Hesap yaptım şimdiye kadar yılda 1.5 milyar zarar etmişim; bunun vergisi de ayrı bir kayıp.’’

Bundan bir süre önce Doğan Katırcıoğlu'nun bazı istasyonlarda tespit yaptırması yargıya intikal etmişti.

Peki yetkililer neden sağır kulak?!

Anlayana


‘‘TURİZM sanayidir, kültür büyük ölçüde sanattır. Turizm yatırımcılıktır, kültür yaratıcılıktır. Tek bir bakanlıkta birbirine zıt düşerler. Kültür üvey evlat durumunda kalır; kısa vadede ihmale uğrar, uzun sürede hırpalanır.’’

(İlk Kültür Bakanı Talat Halman)

Teröre dikkat


AYDINLIK Dergisi ‘‘İstihbarat birimleri, kayıtlarda örgütleri bilinen kişilerden oluşan 40 canlı bombanın Türkiye'ye sokulduğunu tespit etti. Özellikle Irak'ın kuzeyinden getirilen canlı bombaların tamamı kadın’’ diye yazıyor. Aradan üç gün geçmiyor; Tarabya'daki Hákimevi tuvaletine bir kadın bomba koyuyor. McDonald's'larda bombalar patlıyor.

Türkiye'ye karşı yeni terör oyunlarına dikkat!

MESAJ


ANKARA Atatürk Lisesiler Derneği'nin yemeği 19 Nisan Cumartesi akşamı, Emek 8. Cadde, 85 Sokak, No: 1/8'de...

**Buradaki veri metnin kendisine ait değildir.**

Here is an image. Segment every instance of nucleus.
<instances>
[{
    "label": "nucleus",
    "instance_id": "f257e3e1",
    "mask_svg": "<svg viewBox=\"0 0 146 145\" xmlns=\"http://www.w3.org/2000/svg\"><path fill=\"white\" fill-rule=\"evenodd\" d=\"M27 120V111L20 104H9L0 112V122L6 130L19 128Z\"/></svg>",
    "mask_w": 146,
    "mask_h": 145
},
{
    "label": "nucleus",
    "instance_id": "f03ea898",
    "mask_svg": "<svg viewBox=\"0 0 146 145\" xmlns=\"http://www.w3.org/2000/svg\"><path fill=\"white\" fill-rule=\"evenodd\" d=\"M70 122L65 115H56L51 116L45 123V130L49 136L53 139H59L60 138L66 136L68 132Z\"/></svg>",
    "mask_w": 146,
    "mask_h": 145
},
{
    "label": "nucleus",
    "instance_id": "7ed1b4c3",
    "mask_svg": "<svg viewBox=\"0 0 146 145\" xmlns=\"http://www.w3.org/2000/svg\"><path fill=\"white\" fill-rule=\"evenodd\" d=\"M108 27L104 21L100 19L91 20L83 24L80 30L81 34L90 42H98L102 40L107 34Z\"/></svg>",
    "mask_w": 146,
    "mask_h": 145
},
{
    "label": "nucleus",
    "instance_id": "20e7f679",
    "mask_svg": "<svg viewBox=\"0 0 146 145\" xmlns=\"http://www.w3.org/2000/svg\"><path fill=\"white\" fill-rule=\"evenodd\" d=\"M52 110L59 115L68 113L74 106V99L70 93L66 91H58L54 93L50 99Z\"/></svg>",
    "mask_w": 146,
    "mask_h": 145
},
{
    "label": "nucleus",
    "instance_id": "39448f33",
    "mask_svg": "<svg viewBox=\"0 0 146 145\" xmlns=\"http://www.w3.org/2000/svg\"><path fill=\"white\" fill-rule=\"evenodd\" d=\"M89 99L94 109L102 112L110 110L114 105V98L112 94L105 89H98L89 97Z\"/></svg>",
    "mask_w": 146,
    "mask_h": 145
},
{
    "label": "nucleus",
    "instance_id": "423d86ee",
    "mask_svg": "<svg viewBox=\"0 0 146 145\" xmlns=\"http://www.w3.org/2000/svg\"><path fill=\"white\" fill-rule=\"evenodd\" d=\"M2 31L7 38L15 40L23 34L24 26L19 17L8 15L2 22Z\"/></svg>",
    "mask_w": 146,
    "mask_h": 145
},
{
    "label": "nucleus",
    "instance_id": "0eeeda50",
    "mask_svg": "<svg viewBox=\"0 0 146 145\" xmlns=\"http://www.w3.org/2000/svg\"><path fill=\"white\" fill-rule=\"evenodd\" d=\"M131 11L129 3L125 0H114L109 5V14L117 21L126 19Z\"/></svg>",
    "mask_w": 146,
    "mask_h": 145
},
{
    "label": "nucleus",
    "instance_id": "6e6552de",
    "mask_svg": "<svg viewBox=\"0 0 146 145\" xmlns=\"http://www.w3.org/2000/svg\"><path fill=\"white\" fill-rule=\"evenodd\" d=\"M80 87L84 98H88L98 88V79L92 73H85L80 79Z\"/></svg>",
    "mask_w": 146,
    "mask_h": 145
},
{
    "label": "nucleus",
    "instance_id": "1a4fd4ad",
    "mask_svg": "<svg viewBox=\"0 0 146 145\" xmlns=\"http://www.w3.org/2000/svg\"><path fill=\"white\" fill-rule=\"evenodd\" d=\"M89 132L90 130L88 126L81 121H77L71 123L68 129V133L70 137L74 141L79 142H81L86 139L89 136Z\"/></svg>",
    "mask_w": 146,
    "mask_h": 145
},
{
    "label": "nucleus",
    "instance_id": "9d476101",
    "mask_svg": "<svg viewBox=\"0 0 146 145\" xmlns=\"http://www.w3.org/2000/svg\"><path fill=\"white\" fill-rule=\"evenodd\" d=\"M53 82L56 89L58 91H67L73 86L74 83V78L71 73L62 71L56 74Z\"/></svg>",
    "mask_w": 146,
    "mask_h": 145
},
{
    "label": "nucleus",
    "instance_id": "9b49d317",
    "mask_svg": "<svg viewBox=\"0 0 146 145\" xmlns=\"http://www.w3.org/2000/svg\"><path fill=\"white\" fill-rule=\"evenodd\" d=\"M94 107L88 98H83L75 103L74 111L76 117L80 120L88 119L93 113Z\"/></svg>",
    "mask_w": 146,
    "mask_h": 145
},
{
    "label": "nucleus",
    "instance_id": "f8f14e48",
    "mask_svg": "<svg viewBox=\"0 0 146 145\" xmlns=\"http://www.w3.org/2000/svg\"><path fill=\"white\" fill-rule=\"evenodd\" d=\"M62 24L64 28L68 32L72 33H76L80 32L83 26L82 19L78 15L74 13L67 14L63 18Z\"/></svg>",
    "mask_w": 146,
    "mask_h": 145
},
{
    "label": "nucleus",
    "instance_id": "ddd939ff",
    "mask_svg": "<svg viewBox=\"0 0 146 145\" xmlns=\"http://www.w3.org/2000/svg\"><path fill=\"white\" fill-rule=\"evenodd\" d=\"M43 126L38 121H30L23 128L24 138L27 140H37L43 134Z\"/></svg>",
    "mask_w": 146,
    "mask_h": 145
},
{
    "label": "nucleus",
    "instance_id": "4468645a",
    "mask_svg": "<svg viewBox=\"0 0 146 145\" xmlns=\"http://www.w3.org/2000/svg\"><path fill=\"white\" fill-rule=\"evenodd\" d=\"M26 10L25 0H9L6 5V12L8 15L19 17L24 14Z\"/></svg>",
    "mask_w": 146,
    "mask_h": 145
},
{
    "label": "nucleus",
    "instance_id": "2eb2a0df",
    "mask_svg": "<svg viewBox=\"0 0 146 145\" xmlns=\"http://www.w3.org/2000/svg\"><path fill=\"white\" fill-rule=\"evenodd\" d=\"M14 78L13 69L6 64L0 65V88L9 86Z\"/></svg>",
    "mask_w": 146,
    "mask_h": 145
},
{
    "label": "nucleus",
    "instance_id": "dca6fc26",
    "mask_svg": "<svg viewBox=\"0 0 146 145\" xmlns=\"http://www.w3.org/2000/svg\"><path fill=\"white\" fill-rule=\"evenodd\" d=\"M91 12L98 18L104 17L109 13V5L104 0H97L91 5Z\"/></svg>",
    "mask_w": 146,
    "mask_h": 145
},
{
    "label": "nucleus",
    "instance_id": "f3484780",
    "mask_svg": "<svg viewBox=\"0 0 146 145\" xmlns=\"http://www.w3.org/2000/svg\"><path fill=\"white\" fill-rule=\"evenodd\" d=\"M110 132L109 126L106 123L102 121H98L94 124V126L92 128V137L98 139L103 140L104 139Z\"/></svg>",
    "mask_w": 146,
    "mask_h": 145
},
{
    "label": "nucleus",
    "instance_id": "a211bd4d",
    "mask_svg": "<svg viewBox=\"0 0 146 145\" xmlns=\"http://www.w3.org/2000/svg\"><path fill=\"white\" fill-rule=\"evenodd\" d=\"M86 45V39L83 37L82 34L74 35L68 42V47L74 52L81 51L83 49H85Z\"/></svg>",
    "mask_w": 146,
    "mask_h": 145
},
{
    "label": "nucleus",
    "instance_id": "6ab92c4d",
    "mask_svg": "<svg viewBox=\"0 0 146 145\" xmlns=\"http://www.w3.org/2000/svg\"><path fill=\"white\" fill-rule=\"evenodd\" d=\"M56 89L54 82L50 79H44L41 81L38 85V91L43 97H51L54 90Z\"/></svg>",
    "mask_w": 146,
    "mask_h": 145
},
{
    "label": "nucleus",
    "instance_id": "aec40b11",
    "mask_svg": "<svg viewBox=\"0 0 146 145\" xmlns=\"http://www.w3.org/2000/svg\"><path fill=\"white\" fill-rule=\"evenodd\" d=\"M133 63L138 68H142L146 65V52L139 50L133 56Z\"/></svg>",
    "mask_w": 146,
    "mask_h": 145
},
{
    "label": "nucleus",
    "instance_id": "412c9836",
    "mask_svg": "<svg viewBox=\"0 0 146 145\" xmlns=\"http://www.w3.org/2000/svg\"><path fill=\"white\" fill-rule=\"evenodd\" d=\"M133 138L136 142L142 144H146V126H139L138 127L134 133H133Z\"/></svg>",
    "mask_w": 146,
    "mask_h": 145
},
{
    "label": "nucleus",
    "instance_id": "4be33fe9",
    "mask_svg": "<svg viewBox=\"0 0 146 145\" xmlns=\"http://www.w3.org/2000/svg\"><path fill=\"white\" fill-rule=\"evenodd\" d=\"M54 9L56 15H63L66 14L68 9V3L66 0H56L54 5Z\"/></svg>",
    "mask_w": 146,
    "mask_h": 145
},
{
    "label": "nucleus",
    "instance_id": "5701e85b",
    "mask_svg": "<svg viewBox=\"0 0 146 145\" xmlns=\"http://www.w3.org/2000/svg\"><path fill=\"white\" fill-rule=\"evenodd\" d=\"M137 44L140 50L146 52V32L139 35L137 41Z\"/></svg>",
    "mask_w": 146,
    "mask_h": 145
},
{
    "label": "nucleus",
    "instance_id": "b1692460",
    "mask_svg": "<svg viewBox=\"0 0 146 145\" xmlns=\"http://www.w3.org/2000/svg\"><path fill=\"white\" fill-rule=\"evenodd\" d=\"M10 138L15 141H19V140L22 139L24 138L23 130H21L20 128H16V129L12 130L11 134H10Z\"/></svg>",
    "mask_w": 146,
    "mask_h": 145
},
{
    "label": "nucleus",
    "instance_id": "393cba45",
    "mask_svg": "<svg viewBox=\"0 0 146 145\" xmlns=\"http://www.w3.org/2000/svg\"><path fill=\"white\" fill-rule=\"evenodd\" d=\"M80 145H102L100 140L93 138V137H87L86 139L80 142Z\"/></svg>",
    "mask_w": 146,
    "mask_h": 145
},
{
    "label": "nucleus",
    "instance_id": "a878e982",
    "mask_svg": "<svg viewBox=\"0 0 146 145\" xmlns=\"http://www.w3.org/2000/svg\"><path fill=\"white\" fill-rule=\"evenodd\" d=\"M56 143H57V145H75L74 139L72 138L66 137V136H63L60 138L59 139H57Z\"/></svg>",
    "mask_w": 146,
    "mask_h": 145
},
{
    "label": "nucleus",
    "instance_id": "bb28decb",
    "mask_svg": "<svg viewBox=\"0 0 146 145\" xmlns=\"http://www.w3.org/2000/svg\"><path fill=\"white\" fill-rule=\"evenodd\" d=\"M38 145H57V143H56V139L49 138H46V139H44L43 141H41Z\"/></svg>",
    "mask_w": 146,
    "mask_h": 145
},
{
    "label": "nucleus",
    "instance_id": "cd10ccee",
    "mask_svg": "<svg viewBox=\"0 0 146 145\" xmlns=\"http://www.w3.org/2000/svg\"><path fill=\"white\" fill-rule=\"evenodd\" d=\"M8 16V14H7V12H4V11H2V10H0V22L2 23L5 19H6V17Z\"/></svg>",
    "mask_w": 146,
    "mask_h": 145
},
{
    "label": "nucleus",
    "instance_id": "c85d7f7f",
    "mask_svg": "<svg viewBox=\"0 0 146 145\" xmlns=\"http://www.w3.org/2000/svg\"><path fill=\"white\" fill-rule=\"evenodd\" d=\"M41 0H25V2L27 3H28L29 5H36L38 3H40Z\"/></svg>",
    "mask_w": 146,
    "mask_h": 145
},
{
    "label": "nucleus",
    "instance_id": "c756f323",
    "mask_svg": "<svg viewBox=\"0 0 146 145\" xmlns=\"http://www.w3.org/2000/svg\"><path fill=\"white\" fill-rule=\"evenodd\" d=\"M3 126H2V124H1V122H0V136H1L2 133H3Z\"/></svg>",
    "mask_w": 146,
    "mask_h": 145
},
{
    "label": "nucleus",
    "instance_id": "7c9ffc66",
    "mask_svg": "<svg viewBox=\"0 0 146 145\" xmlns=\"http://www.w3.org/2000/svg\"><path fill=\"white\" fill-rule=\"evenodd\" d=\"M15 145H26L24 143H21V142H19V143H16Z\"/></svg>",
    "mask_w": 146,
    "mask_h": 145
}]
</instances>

(0312-420 70 77 0532-435 31 93)

KASTAMONU Gölköylüler Vakfı'nın Köy Enstitüleri ile ilgili Kadıköy Söğütlüçeşme Evlendirme Dairesi'nde saat 6.00'daki panelin konuşmacıları S. Öztürk, R. Çavdar, İ.Eşme, C.Öztürk, P.Türkoğlu, K.Sürekli ve P.Altınışık.